═════ DOCUMENTO ═════

Las
deserciones espirituales son las aflicciones más dolorosas de los santos; pero
hasta su queja por estas cargas es una señal de vida espiritual y del ejercicio
de los sentidos espirituales. Clamar: ¿Dios mío por qué estoy enfermo? ¿Por qué
estoy pobre?, tiene sabor a descontento y mundanalidad. Pero: ¿Por qué me has
abandonado? es el lenguaje de un corazón que ata su felicidad al favor de Dios.
Esto debe aplicarse a Cristo. Siendo verdadero hombre, Cristo sintió una
indisposición natural a pasar a través de tan grandes dolores, pero
prevalecieron su celo y amor. Cristo declara la santidad de Dios, su Padre
celestial, en sus sufrimientos más agudos, los declara como prueba de aquello
por lo cual sería perpetuamente alabado por su pueblo, más que por todas las
otras liberaciones que recibieron.
Nosotros no nos pertenecemos; nuestros cuerpos,
nuestras almas no son nuestras. Aun las de los hijos de los hombres son de
Dios, aunque no lo conocen ni admiten una relación con Él.

═════

### [TAREAS]
1. Traduce al inglés, por favor, esta oración del texto sobre las deserciones espirituales: "Nosotros no nos pertenecemos; nuestros cuerpos, nuestras almas no son nuestras."
2. Prosigue el texto sobre las deserciones espirituales a partir de su última oración.

═════ LISTA DE REGISTROS ═════

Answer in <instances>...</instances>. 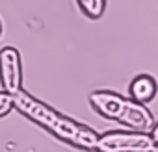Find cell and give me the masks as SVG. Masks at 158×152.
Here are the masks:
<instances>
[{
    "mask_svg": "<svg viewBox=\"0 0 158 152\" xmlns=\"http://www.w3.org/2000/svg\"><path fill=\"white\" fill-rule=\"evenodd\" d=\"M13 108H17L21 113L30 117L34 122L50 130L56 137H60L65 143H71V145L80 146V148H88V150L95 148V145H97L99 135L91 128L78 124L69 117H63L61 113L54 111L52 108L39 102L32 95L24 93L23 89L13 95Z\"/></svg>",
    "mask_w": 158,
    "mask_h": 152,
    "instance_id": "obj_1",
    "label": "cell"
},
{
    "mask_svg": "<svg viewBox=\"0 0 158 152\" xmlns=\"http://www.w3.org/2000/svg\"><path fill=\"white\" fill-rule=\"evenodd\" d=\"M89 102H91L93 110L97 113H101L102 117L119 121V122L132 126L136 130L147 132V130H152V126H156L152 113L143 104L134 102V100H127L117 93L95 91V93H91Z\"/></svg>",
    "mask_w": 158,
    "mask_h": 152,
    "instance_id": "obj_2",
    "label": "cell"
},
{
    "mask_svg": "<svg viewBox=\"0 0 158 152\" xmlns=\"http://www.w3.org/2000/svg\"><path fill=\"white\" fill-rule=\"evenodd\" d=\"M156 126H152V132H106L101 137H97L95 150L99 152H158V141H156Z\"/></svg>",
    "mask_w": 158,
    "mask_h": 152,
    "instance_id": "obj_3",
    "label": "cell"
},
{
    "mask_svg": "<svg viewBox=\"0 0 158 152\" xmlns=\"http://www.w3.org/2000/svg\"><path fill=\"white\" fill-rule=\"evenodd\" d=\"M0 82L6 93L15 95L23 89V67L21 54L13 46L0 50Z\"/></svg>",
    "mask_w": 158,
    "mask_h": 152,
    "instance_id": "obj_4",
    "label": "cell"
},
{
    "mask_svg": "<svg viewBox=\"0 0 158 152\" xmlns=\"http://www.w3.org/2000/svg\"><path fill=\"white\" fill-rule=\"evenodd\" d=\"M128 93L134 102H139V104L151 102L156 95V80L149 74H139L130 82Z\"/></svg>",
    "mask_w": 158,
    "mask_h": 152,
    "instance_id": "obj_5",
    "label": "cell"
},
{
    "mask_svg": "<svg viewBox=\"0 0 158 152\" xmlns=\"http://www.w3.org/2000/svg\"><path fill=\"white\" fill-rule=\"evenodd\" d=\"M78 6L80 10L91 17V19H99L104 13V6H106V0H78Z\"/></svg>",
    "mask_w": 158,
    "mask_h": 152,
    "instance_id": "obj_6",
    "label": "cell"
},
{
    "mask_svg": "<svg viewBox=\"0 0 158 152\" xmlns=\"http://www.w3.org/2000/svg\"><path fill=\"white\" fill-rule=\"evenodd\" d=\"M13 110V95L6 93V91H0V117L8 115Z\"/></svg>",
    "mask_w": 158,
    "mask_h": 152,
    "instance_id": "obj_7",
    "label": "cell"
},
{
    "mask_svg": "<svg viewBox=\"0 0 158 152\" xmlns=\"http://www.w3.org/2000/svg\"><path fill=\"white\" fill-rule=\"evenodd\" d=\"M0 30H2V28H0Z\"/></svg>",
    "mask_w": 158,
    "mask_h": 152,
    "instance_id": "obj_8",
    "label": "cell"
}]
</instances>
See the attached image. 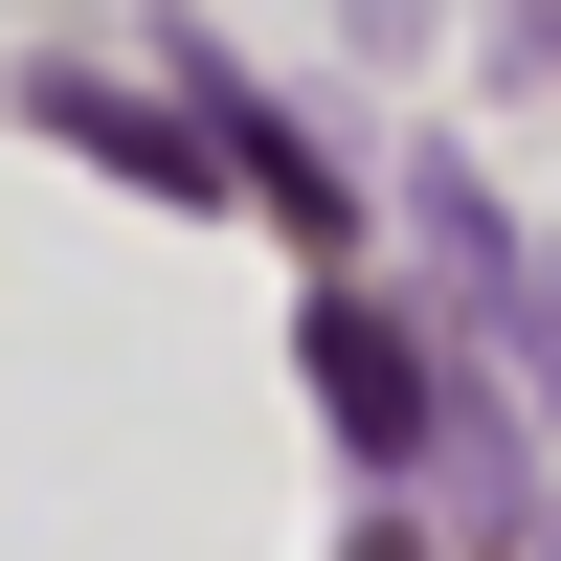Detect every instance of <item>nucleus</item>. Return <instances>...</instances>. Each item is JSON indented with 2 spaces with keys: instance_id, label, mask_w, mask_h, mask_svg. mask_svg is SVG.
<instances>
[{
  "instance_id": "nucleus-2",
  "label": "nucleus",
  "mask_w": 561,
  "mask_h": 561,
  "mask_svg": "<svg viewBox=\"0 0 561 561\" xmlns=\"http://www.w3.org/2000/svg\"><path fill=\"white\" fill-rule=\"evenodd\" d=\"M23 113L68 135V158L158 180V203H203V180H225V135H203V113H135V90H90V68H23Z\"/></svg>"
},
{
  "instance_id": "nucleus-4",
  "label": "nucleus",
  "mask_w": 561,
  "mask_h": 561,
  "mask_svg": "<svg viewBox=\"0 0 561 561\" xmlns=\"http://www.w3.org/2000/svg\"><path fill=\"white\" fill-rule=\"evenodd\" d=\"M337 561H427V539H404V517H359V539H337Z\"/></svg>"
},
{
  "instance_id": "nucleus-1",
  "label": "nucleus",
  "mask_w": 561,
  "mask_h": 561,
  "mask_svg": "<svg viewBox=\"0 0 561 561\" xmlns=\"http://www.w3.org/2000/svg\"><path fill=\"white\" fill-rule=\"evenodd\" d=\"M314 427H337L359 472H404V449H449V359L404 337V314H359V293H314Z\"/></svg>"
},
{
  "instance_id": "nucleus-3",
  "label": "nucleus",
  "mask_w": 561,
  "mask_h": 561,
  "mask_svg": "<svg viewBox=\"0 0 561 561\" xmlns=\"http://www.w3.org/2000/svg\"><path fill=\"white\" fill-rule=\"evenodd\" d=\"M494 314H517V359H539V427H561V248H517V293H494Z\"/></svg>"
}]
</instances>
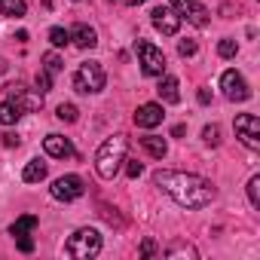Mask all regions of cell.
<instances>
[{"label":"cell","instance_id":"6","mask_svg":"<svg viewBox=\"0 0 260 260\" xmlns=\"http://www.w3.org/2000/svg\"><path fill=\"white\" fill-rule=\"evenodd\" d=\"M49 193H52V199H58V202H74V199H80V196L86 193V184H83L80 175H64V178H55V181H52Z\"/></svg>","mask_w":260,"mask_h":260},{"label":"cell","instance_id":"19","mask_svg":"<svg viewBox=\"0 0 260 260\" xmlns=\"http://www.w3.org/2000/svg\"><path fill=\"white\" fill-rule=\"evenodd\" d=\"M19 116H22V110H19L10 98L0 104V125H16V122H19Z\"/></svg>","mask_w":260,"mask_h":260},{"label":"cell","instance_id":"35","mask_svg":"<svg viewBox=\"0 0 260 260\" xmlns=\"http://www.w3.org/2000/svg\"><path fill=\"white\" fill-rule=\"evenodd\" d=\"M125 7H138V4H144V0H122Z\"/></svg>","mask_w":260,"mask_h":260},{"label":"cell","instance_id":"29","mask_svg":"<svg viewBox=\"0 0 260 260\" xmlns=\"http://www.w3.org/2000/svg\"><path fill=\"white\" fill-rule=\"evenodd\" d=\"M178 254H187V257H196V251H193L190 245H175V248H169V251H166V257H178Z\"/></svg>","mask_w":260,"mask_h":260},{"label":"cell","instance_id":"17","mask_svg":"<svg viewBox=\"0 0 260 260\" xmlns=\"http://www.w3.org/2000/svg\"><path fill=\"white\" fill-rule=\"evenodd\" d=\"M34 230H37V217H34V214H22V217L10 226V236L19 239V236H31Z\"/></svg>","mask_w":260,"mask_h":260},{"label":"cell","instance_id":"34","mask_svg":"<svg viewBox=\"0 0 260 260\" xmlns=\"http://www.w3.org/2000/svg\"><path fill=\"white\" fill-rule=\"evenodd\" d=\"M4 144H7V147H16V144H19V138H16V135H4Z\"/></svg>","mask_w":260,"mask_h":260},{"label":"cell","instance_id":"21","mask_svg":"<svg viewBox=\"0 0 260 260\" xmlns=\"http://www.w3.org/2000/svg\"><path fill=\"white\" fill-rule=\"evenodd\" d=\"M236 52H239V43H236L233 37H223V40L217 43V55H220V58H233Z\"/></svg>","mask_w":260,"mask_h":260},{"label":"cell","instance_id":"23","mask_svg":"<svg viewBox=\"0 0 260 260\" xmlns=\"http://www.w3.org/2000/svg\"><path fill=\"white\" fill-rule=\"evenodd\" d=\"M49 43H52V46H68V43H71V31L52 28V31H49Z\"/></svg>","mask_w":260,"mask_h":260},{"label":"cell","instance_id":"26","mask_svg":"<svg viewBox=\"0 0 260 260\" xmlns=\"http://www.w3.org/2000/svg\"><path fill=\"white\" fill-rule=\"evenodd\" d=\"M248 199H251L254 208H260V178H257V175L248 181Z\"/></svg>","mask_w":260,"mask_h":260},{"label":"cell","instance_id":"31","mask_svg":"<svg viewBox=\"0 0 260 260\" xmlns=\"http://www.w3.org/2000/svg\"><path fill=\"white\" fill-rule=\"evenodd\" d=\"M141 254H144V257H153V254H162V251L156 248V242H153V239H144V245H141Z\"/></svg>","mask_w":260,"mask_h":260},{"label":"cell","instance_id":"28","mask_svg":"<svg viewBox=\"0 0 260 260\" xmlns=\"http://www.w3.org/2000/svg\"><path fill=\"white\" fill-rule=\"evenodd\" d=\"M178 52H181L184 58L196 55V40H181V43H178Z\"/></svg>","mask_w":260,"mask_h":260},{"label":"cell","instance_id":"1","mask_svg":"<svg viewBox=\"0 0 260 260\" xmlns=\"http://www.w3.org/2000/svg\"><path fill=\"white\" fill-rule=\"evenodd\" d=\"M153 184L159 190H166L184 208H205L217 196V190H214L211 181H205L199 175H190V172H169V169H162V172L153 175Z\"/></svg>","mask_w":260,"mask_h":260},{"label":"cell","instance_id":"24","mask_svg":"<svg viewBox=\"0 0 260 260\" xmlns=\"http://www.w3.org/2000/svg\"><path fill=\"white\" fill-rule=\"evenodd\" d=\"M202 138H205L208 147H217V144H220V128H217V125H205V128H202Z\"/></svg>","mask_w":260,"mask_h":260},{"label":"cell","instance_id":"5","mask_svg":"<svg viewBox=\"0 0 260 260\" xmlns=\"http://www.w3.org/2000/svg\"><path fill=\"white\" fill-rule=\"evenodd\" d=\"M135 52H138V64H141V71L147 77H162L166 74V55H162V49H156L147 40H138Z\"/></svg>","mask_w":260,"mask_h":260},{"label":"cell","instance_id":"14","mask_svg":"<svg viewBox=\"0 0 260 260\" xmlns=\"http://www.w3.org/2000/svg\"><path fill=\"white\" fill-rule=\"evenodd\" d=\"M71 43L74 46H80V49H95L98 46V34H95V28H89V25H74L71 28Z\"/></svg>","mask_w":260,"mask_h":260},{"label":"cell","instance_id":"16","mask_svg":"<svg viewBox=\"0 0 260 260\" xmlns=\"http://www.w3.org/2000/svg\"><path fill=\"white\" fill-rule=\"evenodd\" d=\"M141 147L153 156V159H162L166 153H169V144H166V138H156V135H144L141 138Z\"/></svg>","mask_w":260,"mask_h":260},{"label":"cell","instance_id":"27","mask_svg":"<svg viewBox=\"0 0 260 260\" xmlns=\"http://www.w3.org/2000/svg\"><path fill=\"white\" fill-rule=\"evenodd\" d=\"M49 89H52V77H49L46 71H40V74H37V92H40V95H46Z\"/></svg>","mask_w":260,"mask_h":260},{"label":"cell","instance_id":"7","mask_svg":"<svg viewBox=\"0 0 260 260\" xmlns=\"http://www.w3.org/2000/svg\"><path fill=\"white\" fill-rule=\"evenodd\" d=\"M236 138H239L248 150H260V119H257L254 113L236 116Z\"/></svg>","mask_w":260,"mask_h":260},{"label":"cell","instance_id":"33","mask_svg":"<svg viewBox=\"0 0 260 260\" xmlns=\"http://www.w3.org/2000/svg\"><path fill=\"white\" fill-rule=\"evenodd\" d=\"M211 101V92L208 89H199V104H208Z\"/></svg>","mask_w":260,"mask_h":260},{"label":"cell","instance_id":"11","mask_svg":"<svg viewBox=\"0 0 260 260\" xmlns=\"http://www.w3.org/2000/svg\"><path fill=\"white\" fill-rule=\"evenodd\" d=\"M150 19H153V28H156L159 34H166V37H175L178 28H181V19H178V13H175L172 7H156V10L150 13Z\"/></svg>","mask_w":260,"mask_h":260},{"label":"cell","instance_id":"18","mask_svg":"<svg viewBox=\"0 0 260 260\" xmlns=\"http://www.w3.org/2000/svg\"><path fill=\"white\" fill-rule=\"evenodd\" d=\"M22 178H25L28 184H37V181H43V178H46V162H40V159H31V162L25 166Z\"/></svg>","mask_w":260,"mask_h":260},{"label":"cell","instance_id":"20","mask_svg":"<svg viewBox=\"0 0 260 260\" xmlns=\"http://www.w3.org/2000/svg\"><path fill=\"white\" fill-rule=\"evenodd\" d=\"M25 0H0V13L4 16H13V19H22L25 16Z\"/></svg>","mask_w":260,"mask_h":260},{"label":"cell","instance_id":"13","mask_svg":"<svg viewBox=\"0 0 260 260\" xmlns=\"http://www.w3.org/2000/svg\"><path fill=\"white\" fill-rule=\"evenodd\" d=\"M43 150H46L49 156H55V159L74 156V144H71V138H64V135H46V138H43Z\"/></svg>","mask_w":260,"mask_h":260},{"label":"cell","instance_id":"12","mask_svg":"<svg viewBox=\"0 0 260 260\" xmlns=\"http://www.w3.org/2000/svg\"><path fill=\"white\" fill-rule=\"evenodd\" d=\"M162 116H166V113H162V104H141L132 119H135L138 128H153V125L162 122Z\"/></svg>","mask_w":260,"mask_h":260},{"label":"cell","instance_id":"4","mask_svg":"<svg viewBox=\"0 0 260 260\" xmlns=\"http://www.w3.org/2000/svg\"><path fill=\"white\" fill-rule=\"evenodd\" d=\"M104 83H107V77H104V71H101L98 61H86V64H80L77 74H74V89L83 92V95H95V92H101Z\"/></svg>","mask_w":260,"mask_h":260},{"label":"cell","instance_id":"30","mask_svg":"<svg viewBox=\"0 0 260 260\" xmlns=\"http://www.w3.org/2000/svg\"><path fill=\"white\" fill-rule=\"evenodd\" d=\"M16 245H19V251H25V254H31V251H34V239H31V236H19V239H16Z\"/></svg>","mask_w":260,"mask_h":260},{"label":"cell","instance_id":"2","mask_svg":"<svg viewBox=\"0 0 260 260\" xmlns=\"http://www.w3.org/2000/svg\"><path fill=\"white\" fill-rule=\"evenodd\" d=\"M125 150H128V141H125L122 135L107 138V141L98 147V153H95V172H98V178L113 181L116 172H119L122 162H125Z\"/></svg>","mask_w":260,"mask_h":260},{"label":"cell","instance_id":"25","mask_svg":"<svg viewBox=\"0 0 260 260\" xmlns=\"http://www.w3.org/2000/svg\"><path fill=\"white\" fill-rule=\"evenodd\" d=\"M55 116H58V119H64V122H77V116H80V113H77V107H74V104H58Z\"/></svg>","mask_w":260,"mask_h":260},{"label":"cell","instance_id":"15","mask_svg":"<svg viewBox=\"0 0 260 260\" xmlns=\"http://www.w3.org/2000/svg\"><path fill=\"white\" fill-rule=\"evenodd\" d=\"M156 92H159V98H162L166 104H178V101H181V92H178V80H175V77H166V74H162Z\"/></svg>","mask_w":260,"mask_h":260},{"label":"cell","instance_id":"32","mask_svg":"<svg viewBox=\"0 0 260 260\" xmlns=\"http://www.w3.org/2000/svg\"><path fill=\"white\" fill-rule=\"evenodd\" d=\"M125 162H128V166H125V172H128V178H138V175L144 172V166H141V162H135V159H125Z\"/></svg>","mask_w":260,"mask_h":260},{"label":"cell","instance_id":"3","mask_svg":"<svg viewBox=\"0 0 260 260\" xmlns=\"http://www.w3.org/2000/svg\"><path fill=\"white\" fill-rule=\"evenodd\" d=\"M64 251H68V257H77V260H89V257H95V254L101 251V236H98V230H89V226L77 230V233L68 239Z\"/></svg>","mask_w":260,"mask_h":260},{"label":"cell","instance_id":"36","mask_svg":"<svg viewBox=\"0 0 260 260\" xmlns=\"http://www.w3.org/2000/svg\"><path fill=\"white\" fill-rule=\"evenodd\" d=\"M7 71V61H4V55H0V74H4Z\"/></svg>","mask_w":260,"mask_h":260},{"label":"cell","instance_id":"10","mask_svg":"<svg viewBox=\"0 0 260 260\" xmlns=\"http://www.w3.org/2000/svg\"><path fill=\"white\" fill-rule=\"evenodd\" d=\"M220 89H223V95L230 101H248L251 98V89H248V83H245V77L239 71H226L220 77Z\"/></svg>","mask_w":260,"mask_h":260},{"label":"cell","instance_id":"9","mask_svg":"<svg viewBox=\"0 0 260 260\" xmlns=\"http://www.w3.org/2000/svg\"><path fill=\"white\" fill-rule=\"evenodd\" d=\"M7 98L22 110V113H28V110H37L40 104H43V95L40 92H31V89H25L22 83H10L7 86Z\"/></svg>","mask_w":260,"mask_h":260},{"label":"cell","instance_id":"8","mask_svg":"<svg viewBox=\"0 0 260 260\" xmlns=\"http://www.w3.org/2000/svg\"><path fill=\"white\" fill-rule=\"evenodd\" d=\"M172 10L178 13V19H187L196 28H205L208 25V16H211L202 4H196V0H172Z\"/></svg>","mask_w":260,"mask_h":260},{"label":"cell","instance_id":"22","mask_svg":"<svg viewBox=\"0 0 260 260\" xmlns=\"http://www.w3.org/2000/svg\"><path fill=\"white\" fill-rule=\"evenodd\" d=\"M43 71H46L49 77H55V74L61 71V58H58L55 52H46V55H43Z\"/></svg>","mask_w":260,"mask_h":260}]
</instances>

═════

### [RESPUESTAS ESPERADAS]
1. We do not belong to ourselves; our bodies, our souls are not our own.

2.
Un alma que conoce y considera
su propia naturaleza, y que debe vivir para siempre, cuando ha visto la tierra
y su plenitud, se sentará insatisfecha. Piensa en subir hacia Dios y preguntar:
¿Qué haré para vivir en ese lugar santo y feliz donde Él hace santa y feliz a
su gente? Hacemos caso omiso si no la hacemos obra del corazón. Sólo podemos
ser lavados de nuestros pecados y renovados para santidad por la sangre de
Cristo y el lavamiento del Espíritu Santo. Así llegamos a ser su pueblo; así
recibimos bendición del Señor y justicia del Dios de nuestra salvación.
El pueblo peculiar de Dios será
feliz verdaderamente y para siempre. Donde Dios da justicia, Él otorga
salvación. Los que están hechos para el cielo será llevados a salvo al cielo y
hallarán lo que han estado buscando.
Al adorar a Dios debemos elevar
nuestra alma a Él. Cierto es que nadie será avergonzado que, asistido por la
fe, espere en Dios, y que por una esperanza de fe, espere por Él. El creyente
más maduro necesita y desea que Dios le enseñe. Si deseamos sinceramente
conocer nuestro deber, con la resolución de hacerlo, podemos estar seguros que
Dios nos dirigirá.
El cristiano desea
fervientemente el perdón de sus pecados. Se dice que cuando Dios perdona el
pecado, no lo recuerda más, lo cual denota remisión plena. Es la bondad de
Dios, no la nuestra, su misericordia, no nuestro mérito, lo que debe ser
nuestro ruego al pedir el perdón de pecados, y todo el bien que necesitamos.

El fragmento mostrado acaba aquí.